== Source records

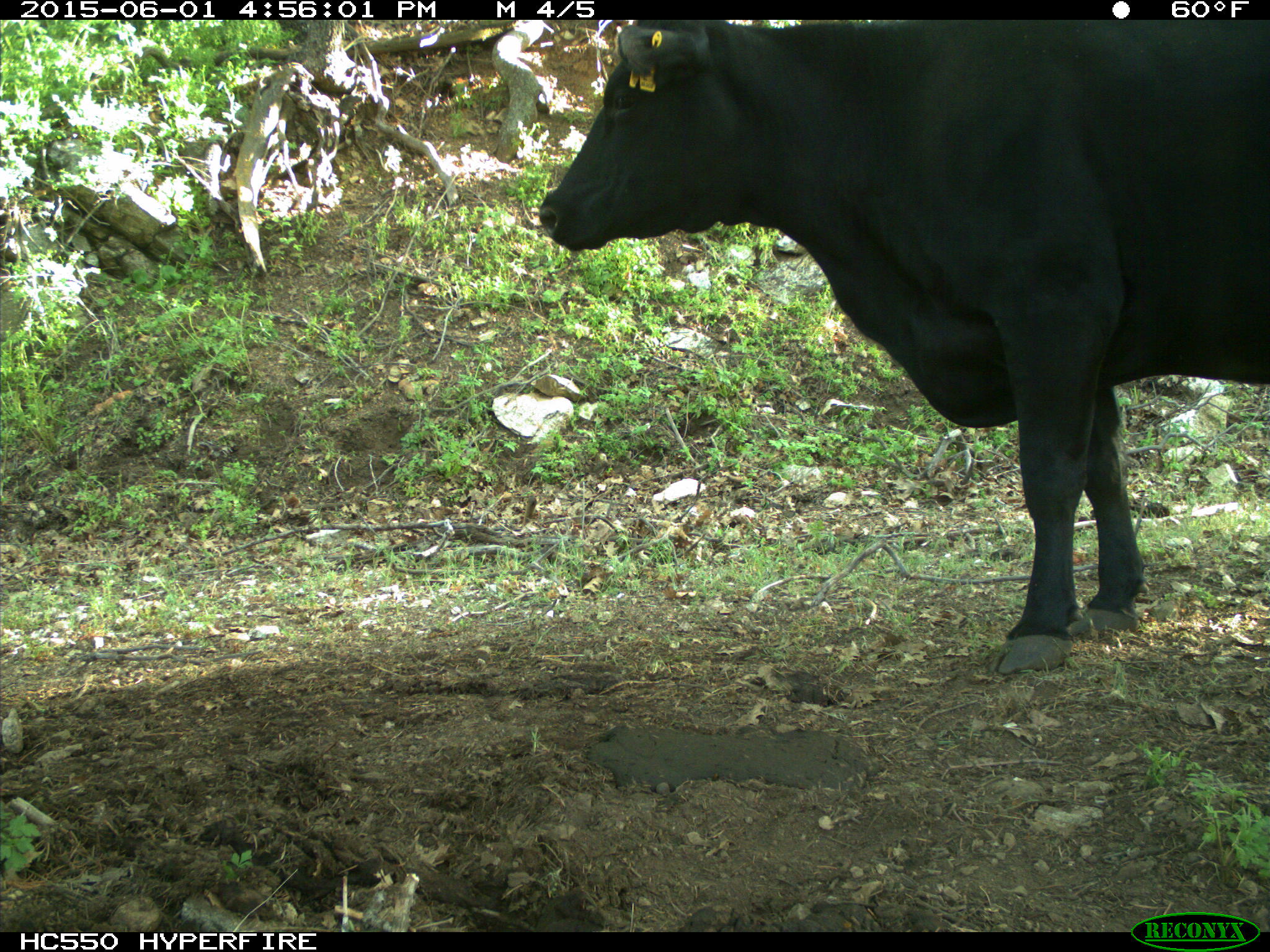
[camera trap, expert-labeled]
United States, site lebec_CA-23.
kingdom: Animalia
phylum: Chordata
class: Mammalia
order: Artiodactyla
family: Bovidae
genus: Bos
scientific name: Bos taurus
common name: domestic cow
Bos taurus (domestic cow).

====

_Task to carry out_:
Every line in the records is to be retyped exactly as it stands; the pictures stay out.

_Solved exercise_:
[camera trap, expert-labeled]
United States, site lebec_CA-23.
kingdom: Animalia
phylum: Chordata
class: Mammalia
order: Artiodactyla
family: Bovidae
genus: Bos
scientific name: Bos taurus
common name: domestic cow
Bos taurus (domestic cow).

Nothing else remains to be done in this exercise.